Change. Baldwin offers no easy answers for an end to the rage and the terror. The Black Muslims, with their philosophy of separatism, frighten him. “I consider them really irresponsible in the most serious way—irresponsible in terms of what I consider to be their obligations to the Negro community, as all racists are irresponsible. They batten on the despair of black men.”

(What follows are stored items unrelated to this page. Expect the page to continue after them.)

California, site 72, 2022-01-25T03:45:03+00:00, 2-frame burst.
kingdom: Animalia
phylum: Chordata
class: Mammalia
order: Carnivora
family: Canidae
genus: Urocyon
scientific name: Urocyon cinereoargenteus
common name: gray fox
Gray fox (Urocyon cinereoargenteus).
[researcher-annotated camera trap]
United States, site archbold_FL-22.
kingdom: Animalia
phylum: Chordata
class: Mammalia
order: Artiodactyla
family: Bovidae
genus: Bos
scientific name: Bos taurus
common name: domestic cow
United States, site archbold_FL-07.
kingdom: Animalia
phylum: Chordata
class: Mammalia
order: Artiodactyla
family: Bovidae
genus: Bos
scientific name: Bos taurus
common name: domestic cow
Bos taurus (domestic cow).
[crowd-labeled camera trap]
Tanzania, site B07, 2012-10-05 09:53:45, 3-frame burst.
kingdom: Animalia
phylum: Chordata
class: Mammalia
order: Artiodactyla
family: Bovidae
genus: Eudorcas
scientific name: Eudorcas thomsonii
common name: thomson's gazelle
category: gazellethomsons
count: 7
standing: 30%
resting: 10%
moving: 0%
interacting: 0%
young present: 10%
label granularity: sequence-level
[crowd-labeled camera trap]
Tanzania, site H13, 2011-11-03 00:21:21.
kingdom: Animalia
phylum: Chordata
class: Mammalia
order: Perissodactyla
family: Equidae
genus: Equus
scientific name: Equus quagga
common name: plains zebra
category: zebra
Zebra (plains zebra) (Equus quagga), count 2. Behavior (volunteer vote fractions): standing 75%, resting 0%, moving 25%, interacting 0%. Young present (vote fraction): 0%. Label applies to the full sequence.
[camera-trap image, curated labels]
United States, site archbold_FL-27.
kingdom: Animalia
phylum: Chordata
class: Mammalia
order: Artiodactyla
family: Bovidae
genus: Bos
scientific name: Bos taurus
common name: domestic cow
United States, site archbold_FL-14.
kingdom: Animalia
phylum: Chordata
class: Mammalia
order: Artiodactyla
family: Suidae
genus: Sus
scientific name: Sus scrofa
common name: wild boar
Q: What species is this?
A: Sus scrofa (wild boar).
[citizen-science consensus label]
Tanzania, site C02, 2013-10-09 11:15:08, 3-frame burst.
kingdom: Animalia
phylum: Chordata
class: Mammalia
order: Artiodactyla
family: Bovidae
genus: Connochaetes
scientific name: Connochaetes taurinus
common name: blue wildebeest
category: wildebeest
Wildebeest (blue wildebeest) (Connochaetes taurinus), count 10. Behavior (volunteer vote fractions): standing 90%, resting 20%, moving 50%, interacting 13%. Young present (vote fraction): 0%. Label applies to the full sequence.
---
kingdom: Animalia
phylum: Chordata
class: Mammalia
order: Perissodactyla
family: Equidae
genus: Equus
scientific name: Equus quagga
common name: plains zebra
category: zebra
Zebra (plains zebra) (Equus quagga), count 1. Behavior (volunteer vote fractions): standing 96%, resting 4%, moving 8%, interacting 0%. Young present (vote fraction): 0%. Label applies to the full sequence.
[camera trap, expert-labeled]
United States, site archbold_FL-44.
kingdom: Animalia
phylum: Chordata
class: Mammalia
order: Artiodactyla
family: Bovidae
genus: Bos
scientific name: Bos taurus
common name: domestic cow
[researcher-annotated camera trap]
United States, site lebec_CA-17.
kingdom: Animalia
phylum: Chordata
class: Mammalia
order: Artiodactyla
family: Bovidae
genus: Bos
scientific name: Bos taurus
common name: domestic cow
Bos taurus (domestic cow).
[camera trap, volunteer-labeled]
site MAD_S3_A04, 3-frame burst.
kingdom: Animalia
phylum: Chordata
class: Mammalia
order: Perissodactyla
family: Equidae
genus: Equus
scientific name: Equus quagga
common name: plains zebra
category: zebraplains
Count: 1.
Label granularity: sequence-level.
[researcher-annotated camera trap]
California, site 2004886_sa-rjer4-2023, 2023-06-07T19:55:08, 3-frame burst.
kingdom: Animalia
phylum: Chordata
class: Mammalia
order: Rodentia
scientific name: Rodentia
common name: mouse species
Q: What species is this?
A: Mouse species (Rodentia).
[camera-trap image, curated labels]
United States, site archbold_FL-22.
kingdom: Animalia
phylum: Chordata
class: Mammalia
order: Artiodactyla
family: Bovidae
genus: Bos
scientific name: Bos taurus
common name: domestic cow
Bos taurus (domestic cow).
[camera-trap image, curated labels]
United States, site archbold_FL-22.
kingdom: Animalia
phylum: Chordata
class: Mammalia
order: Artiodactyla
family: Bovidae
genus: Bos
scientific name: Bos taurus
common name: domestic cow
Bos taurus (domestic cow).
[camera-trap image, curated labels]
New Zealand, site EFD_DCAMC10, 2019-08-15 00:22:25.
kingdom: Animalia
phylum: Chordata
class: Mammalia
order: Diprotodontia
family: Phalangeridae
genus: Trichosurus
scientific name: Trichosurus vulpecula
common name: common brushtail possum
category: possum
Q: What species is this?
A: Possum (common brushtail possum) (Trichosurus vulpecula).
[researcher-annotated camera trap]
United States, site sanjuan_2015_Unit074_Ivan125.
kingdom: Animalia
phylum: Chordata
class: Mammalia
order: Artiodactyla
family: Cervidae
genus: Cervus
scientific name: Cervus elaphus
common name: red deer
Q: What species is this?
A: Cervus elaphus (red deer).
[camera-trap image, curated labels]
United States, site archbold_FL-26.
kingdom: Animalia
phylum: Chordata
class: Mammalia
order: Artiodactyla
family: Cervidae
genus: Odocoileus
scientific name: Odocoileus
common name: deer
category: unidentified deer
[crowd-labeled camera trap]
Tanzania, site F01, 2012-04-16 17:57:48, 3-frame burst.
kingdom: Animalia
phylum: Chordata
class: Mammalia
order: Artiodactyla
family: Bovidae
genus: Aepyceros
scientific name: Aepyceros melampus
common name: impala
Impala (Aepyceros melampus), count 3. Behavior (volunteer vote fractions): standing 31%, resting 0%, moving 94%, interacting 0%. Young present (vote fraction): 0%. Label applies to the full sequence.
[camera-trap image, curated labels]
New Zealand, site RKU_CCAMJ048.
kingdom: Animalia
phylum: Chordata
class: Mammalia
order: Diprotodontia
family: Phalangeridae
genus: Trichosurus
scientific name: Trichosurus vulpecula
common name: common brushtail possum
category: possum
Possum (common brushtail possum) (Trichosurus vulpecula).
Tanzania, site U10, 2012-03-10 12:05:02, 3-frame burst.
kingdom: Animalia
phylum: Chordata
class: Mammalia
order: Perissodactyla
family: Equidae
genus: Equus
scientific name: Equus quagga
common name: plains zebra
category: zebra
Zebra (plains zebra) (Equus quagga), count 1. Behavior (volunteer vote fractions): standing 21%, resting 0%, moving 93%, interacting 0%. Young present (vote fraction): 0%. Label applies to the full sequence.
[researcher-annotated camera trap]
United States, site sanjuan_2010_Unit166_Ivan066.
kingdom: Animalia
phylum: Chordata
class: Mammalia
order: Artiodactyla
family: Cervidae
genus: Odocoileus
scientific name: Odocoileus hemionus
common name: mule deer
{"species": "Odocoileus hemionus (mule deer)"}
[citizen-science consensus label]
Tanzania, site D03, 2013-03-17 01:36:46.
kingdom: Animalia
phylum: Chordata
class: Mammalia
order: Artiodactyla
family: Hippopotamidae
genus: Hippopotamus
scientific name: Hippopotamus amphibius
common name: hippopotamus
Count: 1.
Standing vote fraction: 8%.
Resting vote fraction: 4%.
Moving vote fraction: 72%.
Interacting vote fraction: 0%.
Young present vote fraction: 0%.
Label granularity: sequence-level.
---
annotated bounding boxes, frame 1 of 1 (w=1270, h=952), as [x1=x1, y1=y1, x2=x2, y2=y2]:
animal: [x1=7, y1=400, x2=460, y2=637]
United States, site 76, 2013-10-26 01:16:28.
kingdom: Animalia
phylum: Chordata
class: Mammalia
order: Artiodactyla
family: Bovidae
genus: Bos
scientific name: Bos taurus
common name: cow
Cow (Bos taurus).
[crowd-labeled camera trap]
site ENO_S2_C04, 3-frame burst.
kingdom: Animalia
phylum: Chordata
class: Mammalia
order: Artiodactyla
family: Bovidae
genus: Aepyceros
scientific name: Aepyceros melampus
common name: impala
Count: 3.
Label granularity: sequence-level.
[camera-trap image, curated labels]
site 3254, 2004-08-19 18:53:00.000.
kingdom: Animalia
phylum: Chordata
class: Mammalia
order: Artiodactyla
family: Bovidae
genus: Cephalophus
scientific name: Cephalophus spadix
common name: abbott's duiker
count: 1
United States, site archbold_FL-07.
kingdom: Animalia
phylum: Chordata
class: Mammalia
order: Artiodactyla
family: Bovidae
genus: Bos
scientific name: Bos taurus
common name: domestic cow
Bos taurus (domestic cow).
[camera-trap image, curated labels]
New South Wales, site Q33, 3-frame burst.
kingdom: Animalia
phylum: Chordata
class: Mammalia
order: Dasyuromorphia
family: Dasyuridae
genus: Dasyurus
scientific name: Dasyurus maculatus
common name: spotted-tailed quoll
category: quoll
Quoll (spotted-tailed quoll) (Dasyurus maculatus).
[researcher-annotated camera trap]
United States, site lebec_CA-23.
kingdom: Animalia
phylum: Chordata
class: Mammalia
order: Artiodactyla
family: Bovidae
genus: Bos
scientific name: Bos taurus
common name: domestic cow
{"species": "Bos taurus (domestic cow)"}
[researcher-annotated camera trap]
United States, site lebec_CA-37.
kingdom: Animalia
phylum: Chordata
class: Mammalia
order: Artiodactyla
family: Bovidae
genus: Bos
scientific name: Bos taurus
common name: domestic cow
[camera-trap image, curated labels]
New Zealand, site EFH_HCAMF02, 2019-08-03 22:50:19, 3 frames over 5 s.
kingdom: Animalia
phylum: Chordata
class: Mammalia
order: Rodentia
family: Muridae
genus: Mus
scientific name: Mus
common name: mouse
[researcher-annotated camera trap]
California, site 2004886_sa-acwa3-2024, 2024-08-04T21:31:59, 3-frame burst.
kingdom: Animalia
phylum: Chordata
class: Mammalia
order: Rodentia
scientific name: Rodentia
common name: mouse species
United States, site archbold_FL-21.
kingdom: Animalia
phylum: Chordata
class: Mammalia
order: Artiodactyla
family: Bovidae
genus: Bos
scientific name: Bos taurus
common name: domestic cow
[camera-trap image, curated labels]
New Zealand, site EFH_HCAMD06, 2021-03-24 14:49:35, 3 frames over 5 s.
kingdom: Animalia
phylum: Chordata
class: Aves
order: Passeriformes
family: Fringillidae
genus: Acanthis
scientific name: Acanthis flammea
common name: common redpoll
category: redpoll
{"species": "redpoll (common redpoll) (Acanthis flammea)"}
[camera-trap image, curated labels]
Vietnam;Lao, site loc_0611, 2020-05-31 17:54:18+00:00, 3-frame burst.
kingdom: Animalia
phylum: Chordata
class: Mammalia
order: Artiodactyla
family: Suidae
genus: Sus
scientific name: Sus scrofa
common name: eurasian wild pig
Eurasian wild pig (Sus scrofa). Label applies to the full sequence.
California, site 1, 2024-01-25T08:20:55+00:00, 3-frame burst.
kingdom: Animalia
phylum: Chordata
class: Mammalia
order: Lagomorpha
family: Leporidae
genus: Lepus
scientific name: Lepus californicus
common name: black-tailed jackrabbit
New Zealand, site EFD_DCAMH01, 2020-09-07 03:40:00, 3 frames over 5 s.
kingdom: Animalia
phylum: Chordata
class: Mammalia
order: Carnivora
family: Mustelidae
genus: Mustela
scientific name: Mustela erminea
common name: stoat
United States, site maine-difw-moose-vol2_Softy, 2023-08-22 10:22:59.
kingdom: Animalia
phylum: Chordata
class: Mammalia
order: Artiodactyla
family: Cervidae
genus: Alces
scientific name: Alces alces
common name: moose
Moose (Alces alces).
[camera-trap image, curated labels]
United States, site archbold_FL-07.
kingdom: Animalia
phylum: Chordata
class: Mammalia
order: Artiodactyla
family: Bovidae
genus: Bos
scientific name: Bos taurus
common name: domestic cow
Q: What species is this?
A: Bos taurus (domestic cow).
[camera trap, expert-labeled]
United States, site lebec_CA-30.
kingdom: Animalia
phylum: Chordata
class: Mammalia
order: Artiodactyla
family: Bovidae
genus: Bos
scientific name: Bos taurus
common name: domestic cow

Not law, but morality is the basis of Baldwin’s hopes. He says: “It is the responsibility of free men to trust and to celebrate what is constant—birth, struggle, and death are constant, and so is love—and to apprehend the nature of change, to be able and willing to change. I speak of change not on the surface but in the depths—change in the sense of renewal. But renewal becomes impossible if one supposes things to be constant that are not—safety, for example, or money, or power.” The Negro can achieve the nation’s destruction, says Baldwin, through “the abdication by Americans of any effort really to be free. The Negro can precipitate this abdication because white Americans have never, in all their long history, been able to look on him as a man like themselves.
“White Americans find it as difficult as white people elsewhere do to divest themselves of the notion that they are in possession of some intrinsic value that black people need, or want. And this assumption —which, for example, makes the solution to the Negro problem depend on the speed with which Negroes accept and adopt white standards—is revealed in all kinds of striking ways, from Bobby Kennedy’s assurance that a Negro can become President in 40 years to the unfortunate tone of warm congratulation with which so many liberals address their Negro equals . . . The only way that the white man can be released from the Negro’s tyrannical power over him is to consent, in effect, to become black himself, to become a part of that suffering and dancing country that he now watches wistfully from the heights of his lonely power and, armed with spiritual traveler’s checks, visits surreptitiously after dark . . . The price of the liberation of the white people is the liberation of the blacks—the total liberation, in the cities, in the towns, before the law, and in the mind.”
Fire & Pain. In the same terms, thanks to his newly assumed role of reluctant lecturer. Author Baldwin has now begun to exhort his own people to accept the past and learn to live with it. “I beg the black people of this country,” said he last week, “to do something which I know to be very difficult: to be proud of the auction block, and all that rope, and all that fire, and all that pain.”
Whenever he walks onstage to address a crowd of whites or blacks, James Baldwin takes the microphone and cries: “Can you hear me? . . . Can you all hear me?” If he can make himself heard—in depths far beyond the capacity of the human ear —everybody will know his name. And it won’t be “Boy,” and it won’t be “Nigger.”